Depuis 2023, l’extension .ai est très recherchée par les startups et les géants de la tech souhaitant valoriser leurs produits ou services liés à l’intelligence artificielle. Attribuée dès 1988 à Anguilla, territoire britannique situé entre Porto Rico et la Guadeloupe, l’extension .ai rapporte 140 $ par nom de domaine réservé, générant 30 millions de dollars en 2023. À titre de comparaison, le PIB de l’île était de 416 millions de dollars cette même année. Référencée comme un générique par Google, l’extension .ai s’adresse aux publics intéressés par les applications de l’intelligence artificielle.

→ En 2024, on compte 520 000 noms de domaine en .ai.

.IO : l’Océan Indien à l’ère technologique

L’extension .io est devenue très prisée dans les domaines informatiques et électroniques. Elle fait référence au concept I/O (Input/Output) – la communication des systèmes informatiques – et offre des noms de site originaux tels que stud.io, rad.io, portfol.io. Elle séduit aussi les jeux mobiles (ex. snake.io) et l’Internet des objets (IoT).

Attribuée en 1997 au territoire britannique de l’Océan Indien, situé au sud des Maldives, l’extension .io comptait 1 059 000 noms en 2024, se classant au 43ᵉ rang mondial. Jusqu’ici, ce territoire ne percevait rien sur la commercialisation de cette extension par les registrars privés. Le Royaume-Uni a rétrocédé en 2024 ce territoire à l’Île Maurice, qui pourrait modifier les conditions d’accès au .io ou même le supprimer, laissant 4 à 5 ans aux titulaires de noms de domaine pour trouver une autre extension. Néanmoins, l’Île Maurice verra sans doute l’intérêt financier à la conserver. Peu connue en dehors des technophiles, l’extension .io séduit par la disponibilité de ses domaines et l’image d’innovation et de technologie avancée qu’elle renvoie. Elle est également référencée comme un générique par Google.

.ME : le Monténégro assure en marketing

L’extension .me est idéale pour déposer des noms à caractère personnel, comme love.me. Lancée en 2008 par le Monténégro avec un marketing intensif, elle a connu un succès rapide et important. Les noms génériques premiums y sont vendus aux enchères : date.me s’est par exemple vendu pour 70 000 dollars.

→ En 2024, l’extension comptait 1 020 000 noms, la plaçant au 44ᵉ rang mondial.

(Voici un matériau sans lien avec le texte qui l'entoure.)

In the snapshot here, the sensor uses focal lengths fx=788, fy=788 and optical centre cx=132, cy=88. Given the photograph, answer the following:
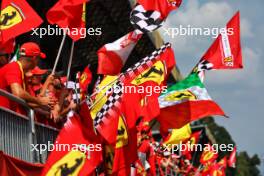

.CO : la Colombie a tout COmpris

Avec 3 297 000 noms en 2024, l’extension .co se classe au 20ᵉ rang mondial. Elle joue sur plusieurs significations possibles : COmpany, COrporation, COmmerce, COmmunities ou COntent. Certains cybersquatteurs l’utilisent malheureusement pour leurrer les habitués du .com.

Rappelons que l’extension-star historique, le .com, concerne 157 600 000 noms en 2024 et reste la première extension au niveau mondial avec 43,5 % du total des noms de domaine.

Ces extensions, au-delà de leur rôle technique, racontent l’histoire des pays, des territoires et des aspirations numériques du monde. Une poésie inattendue, au cœur même des adresses web.